Pre-design, Mike Rainbow, a member of the winning team, says they visited St. Kilda’s Triangle to “understand the restraints” of their environment, which proved exciting because of the tense back-and-forth the community and state government have had over the public space: “It seemed like an opportunity to unlock a bit of an impasse between local government and the community,” says Rainbow. The team challenged themselves to “build something that was in and of the landscape as if it was intrinsic … so it wasn’t like you could pick it up and place it somewhere else because it was grounded in that local infrastructure.”
Perhaps more important than celebrating the great imagination behind Light Up, is navigating sustainability’s highly politicized status in Australia and finding a way to actually get it built. To date, no LAGI proposal—winning or not—has been fully realized. Rainbow laments this theoretical aspect of working in sustainable energy design and engineering. “That was something we wanted to break, we wanted to find a concept that excites LAGI from the artistic agenda, but that also excites potential stakeholders who would be able to help with funding and investment and those other attributes,” he says. “We were very conscious of delivering a design that we felt was going to be buildable and fundable.”
The initiative’s co-founders say that implementing proposals would require “partnerships between the energy sector, the city and state, community groups, and cultural institutions.”

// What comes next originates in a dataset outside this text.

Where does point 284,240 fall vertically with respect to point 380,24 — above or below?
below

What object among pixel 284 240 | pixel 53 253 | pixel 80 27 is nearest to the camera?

Meanwhile, the world faces an increasingly desperate climate situation. In 2017, 1.4 percent more carbon dioxide was released globally than in the previous year, and the recent UN Intergovernmental Panel on Climate Change report recommended our world reduce 45 percent of carbon emissions by 2030 to reach net zero by 2050. The hope is that solution-based public artworks will swing the pendulum in the other direction. “Art has the power to create cultural transformations and cultural transformation will precede infrastructural transformation,” say LAGI’s co-founders. “So it’s time for creatives to lead the way.”